Appelbaum was born in 1927 in the town of Malcz, in the Pruzhany district, now in Belarus, to a traditional Zionist family. In November 1941, he, his parents Jacob and Rachel, and his older sister Ella were deported to the Pruzhany ghetto. In May 1942 he joined a group of Jewish youths who fled to the forests to link up with Jewish partisans and Soviet forces. In November that year he risked his life by returning to the ghetto to get food and clothing, and later saw friends shot by Germans before escaping home. After the ghetto was liquidated in January 1943, his family was sent to Auschwitz-Birkenau, where his parents and sister were murdered.
To survive selection, Appelbaum pretended to be older, was assigned forced labor, and received prisoner number 78524. He worked carrying bricks for crematoria and the Gypsy camp, survived death marches, and was transferred through Auschwitz I, a Siemens plant, and other camps, including Buchenwald and Sachsenhausen after capture by the Gestapo in Czechoslovakia. On May 3, 1945, American forces liberated the remnants of the march. During one of the death marches he vowed that if he survived he would come to Palestine, build a settlement in memory of his family, and join the defense forces of the Yishuv.
He fulfilled that pledge quickly. After the war he joined the Buchenwald Kibbutz in Germany, reached Palestine aboard the immigrant ship Tel-Hai in March 1946, trained at Kibbutz Afikim, and took a Haganah commanders’ course. He fought in the southern and Negev fronts in the War of Independence, and on June 20, 1948, during the first truce and before Operation Danny, he and 16 comrades founded what became Netzer Sereni at Havat Shepon near Beit Yitzhak. He later rose to battalion commander in the Negev Brigade, returned to his kibbutz in early 1950, worked in senior local roles and in the Manufacturers Association, and went on to serve in later wars.
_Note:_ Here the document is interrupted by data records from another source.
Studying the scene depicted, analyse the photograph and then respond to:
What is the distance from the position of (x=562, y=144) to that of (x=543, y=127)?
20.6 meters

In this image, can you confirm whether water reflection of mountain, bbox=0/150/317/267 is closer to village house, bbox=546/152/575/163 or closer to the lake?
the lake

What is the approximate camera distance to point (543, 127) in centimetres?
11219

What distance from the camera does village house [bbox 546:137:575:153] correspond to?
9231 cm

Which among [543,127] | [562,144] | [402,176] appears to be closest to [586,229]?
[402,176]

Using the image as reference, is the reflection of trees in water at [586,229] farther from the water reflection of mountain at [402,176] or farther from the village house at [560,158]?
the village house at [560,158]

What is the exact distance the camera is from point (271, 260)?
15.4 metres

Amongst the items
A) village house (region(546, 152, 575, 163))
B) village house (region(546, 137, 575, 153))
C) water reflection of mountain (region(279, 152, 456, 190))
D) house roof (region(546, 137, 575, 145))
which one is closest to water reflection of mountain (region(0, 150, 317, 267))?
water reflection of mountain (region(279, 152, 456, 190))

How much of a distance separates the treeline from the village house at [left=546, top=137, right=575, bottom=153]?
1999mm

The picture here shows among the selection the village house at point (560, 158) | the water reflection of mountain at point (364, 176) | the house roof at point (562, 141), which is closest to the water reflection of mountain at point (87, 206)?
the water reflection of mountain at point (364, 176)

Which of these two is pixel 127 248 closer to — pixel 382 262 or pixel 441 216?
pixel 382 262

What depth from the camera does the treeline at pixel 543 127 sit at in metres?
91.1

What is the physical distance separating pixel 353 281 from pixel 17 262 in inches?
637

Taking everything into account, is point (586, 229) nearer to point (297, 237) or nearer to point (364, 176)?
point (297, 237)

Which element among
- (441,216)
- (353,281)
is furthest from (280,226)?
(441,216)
In October 1973, when asked to address young soldiers heading into battle, he said, “I am fighting! I am fighting like crazy, so that what happened to my generation will not happen to your generation, to your children.” He also helped establish the Latrun memorial for Armored Brigade 188 and spent decades speaking to youth groups in Poland, schools, and IDF bases about the Holocaust. He is survived by his wife Naomi, three children and nine grandchildren, all of whom served or serve in combat units.